> BRIEF
Please return every line of the material that contains the word "nearer". Case counts.

> SUPPLIED MATERIAL

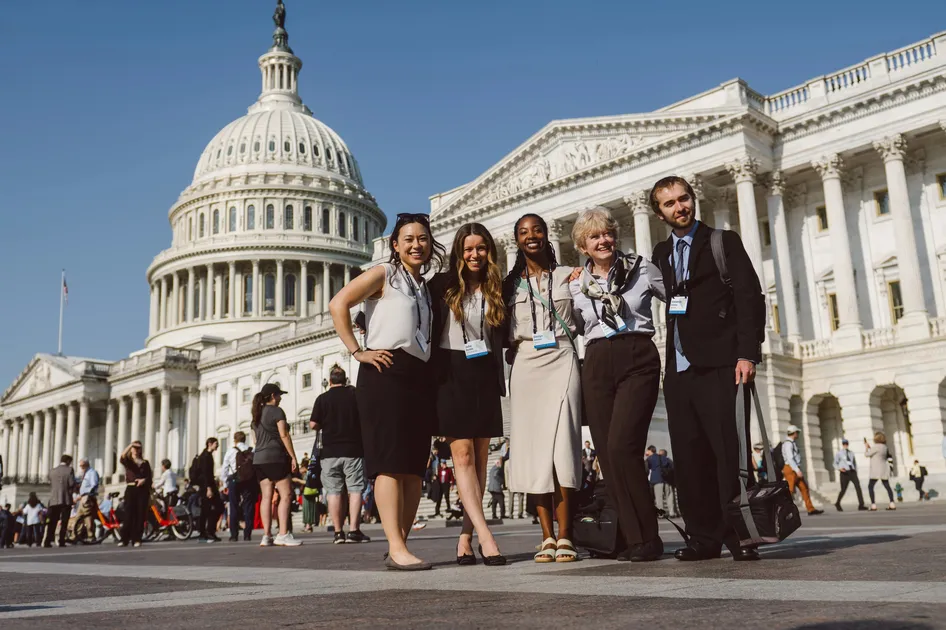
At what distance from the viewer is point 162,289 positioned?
9706cm

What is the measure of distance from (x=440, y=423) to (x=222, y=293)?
8899 centimetres

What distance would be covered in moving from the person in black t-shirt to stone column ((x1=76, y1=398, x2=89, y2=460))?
75274 mm

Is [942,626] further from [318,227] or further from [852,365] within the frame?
[318,227]

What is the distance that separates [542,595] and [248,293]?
90712 mm

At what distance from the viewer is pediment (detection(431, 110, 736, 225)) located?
41562 mm

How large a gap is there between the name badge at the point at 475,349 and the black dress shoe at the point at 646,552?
5.36 ft

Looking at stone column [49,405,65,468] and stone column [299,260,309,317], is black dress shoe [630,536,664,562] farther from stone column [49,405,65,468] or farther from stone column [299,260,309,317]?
stone column [49,405,65,468]

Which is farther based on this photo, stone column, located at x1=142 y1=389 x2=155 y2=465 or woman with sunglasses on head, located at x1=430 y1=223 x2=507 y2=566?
stone column, located at x1=142 y1=389 x2=155 y2=465

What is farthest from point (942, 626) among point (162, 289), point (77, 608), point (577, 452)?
point (162, 289)

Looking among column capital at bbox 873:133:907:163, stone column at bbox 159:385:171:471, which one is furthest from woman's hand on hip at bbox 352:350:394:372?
stone column at bbox 159:385:171:471

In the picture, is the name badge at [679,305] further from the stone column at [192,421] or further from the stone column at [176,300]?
the stone column at [176,300]

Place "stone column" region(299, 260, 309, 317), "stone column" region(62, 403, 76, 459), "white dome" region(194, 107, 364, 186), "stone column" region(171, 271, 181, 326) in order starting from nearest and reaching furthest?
"stone column" region(62, 403, 76, 459)
"stone column" region(299, 260, 309, 317)
"stone column" region(171, 271, 181, 326)
"white dome" region(194, 107, 364, 186)

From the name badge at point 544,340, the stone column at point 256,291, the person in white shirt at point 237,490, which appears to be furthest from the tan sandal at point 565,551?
the stone column at point 256,291

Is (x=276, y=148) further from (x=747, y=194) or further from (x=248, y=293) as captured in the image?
(x=747, y=194)
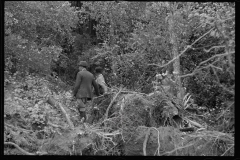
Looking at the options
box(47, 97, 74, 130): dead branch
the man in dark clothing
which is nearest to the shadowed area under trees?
box(47, 97, 74, 130): dead branch

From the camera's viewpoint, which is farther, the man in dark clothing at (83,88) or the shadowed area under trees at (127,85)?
the man in dark clothing at (83,88)

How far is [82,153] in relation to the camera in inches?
298

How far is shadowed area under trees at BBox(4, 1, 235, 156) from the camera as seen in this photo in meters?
7.13

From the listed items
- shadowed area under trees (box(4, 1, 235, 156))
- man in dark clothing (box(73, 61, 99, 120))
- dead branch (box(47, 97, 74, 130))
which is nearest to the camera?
shadowed area under trees (box(4, 1, 235, 156))

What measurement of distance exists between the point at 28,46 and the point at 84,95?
106 inches

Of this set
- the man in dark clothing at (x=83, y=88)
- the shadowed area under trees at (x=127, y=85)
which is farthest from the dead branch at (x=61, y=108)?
the man in dark clothing at (x=83, y=88)

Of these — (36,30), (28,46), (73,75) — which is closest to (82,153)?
(28,46)

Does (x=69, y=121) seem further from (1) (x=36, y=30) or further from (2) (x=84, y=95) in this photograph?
(1) (x=36, y=30)

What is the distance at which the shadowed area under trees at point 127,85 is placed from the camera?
7.13 m

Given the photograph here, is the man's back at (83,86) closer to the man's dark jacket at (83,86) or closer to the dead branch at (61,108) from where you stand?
the man's dark jacket at (83,86)

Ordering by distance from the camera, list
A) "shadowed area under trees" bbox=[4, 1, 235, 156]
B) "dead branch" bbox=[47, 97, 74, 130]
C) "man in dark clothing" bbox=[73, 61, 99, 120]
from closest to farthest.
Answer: "shadowed area under trees" bbox=[4, 1, 235, 156] < "dead branch" bbox=[47, 97, 74, 130] < "man in dark clothing" bbox=[73, 61, 99, 120]

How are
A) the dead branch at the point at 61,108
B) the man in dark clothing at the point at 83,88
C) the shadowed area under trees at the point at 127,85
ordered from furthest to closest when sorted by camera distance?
the man in dark clothing at the point at 83,88 < the dead branch at the point at 61,108 < the shadowed area under trees at the point at 127,85

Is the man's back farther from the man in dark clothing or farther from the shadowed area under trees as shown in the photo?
the shadowed area under trees

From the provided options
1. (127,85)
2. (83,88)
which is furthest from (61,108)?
(127,85)
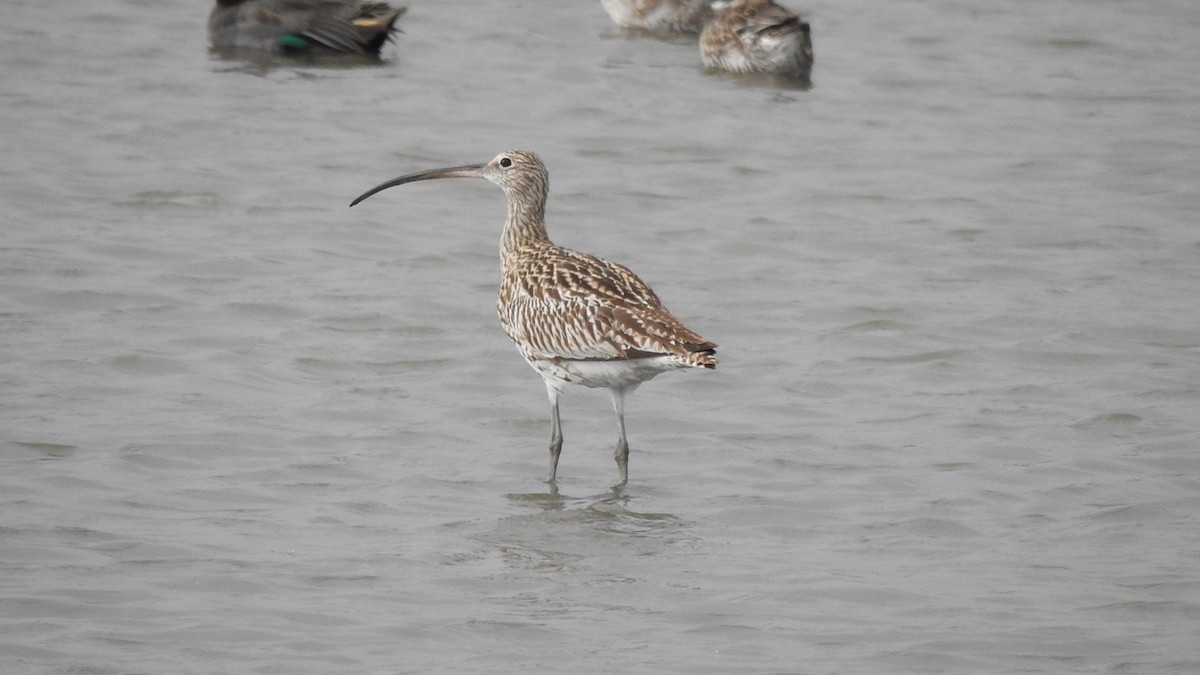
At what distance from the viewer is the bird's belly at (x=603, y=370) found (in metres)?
8.54

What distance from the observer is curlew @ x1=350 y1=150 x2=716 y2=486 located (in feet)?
27.6

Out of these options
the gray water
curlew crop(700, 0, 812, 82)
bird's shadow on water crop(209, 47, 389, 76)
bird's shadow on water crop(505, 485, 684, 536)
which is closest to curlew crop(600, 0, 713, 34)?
the gray water

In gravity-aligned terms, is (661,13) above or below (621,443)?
above

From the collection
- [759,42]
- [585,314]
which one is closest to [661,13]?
[759,42]

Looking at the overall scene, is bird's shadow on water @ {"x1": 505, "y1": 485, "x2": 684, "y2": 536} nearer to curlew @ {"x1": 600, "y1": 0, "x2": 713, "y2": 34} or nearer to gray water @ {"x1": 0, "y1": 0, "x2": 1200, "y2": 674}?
gray water @ {"x1": 0, "y1": 0, "x2": 1200, "y2": 674}

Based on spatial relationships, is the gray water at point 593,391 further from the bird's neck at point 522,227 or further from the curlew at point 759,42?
the bird's neck at point 522,227

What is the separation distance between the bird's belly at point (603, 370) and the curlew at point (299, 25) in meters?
9.11

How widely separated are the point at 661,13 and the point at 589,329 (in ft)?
36.1

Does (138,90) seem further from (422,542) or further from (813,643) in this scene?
(813,643)

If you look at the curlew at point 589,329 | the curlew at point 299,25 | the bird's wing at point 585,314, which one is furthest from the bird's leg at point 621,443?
the curlew at point 299,25

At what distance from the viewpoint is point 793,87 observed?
17516 millimetres

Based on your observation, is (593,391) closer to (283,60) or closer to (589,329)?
(589,329)

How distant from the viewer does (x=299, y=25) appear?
17391mm

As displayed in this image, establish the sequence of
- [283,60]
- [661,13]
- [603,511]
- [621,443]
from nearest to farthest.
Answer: [603,511] < [621,443] < [283,60] < [661,13]
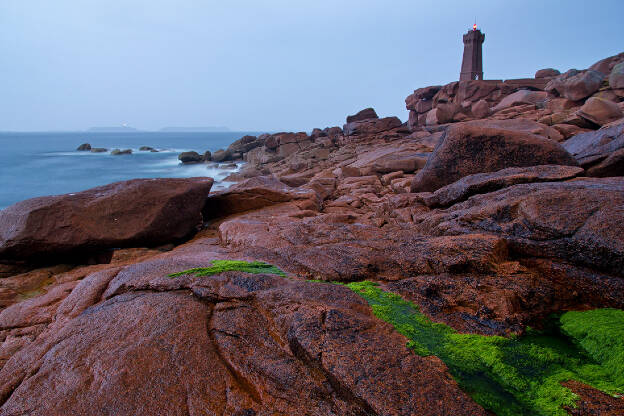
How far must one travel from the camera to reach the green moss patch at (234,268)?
12.0 feet

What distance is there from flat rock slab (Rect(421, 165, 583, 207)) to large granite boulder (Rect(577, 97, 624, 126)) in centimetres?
1106

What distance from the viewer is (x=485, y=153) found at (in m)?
6.91

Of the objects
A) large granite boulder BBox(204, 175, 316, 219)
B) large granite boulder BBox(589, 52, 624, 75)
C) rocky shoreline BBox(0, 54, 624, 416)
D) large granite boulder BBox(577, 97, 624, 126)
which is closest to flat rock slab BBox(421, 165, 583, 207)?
rocky shoreline BBox(0, 54, 624, 416)

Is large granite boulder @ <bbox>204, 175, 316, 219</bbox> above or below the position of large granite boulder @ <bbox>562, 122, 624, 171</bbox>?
below

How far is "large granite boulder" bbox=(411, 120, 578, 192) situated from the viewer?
654 centimetres

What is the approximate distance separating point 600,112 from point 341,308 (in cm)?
1626

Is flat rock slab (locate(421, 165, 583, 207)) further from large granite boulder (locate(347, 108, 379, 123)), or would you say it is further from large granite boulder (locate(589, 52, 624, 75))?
large granite boulder (locate(589, 52, 624, 75))

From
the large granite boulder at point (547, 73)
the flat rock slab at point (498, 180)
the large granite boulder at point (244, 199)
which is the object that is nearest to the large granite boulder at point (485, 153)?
the flat rock slab at point (498, 180)

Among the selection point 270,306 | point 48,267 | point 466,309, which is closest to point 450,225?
point 466,309

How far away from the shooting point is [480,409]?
75.9 inches

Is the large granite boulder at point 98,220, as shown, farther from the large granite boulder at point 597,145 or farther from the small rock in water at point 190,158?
the small rock in water at point 190,158

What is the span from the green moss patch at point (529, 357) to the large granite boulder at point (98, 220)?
529 centimetres

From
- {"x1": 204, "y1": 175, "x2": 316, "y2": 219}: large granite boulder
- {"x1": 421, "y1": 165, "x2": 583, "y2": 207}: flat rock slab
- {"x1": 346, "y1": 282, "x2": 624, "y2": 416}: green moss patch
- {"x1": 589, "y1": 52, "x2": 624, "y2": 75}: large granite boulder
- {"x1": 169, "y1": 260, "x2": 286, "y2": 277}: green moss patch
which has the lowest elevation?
{"x1": 346, "y1": 282, "x2": 624, "y2": 416}: green moss patch

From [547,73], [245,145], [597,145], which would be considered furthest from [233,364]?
[547,73]
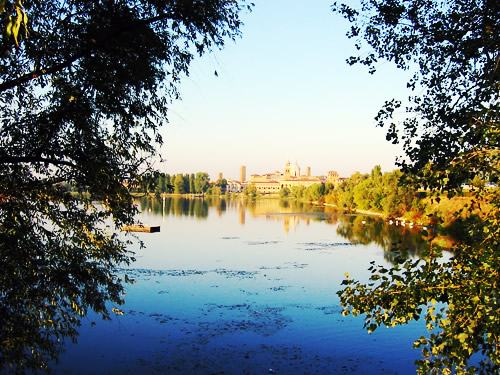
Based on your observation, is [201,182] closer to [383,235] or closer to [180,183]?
[180,183]

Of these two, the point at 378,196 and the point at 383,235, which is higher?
the point at 378,196

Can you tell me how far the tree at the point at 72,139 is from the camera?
14.1 ft

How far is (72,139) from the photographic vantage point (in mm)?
4688

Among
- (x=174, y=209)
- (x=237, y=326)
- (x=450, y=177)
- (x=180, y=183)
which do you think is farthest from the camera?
(x=180, y=183)

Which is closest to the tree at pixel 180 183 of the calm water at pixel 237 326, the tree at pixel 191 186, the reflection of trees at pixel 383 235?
the tree at pixel 191 186

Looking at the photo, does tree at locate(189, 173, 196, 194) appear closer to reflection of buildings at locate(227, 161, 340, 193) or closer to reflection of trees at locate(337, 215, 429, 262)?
reflection of buildings at locate(227, 161, 340, 193)

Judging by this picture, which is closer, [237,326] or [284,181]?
[237,326]

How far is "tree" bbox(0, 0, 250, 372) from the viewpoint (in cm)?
430

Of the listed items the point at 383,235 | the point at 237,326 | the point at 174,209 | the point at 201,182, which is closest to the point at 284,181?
the point at 201,182

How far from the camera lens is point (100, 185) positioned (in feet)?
15.5

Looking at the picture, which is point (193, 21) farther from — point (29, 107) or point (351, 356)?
point (351, 356)

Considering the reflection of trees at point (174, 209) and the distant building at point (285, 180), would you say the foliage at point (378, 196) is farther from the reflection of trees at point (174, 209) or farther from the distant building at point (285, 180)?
the distant building at point (285, 180)

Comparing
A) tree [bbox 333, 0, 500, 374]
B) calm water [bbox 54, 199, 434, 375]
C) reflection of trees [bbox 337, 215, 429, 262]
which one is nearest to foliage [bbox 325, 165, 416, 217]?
reflection of trees [bbox 337, 215, 429, 262]

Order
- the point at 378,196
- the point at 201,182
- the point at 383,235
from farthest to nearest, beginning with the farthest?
the point at 201,182 < the point at 378,196 < the point at 383,235
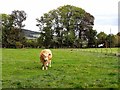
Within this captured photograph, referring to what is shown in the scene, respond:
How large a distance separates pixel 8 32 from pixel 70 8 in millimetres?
21069

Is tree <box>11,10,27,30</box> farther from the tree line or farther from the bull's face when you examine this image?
the bull's face

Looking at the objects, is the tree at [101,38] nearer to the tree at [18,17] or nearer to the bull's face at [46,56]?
the tree at [18,17]

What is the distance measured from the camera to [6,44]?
96562 millimetres

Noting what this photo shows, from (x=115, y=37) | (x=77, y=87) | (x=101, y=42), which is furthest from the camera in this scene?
(x=101, y=42)

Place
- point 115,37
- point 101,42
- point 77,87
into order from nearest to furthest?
point 77,87
point 115,37
point 101,42

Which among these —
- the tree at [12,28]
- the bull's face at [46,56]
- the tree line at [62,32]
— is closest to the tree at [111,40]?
the tree line at [62,32]

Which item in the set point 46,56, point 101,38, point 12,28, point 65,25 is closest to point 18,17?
point 12,28

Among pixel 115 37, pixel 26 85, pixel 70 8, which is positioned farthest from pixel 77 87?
pixel 70 8

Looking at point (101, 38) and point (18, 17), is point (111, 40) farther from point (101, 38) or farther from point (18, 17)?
point (18, 17)

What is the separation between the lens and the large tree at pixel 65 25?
94438 millimetres

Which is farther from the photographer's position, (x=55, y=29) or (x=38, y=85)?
(x=55, y=29)

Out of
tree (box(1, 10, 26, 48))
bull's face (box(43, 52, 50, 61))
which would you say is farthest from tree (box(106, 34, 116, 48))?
bull's face (box(43, 52, 50, 61))

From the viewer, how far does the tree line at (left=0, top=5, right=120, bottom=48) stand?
9462 centimetres

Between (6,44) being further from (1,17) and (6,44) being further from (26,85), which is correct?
(26,85)
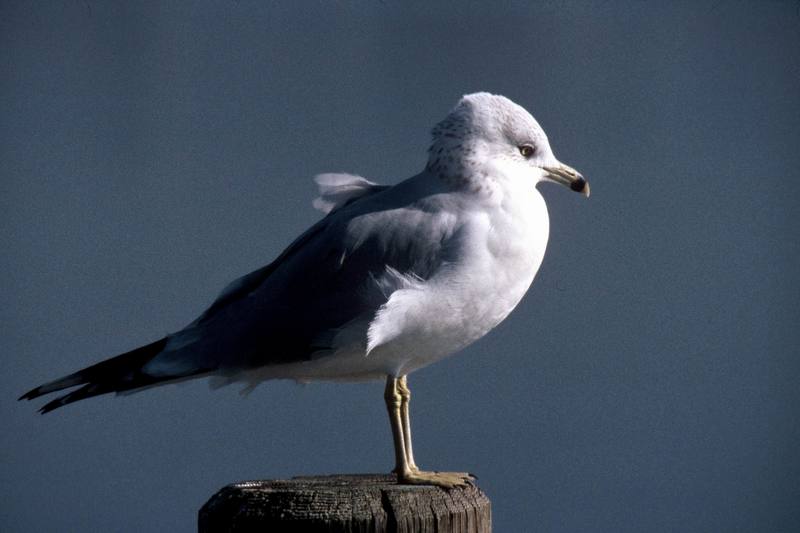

> FINISHED ANSWER
Looking at the overall scene, is bird's shadow on water @ {"x1": 505, "y1": 485, "x2": 684, "y2": 536} nearer to curlew @ {"x1": 600, "y1": 0, "x2": 713, "y2": 34} or nearer to gray water @ {"x1": 0, "y1": 0, "x2": 1200, "y2": 674}?
Looking at the objects, is the tree at [101,38] nearer to the tree at [18,17] or nearer to the bull's face at [46,56]?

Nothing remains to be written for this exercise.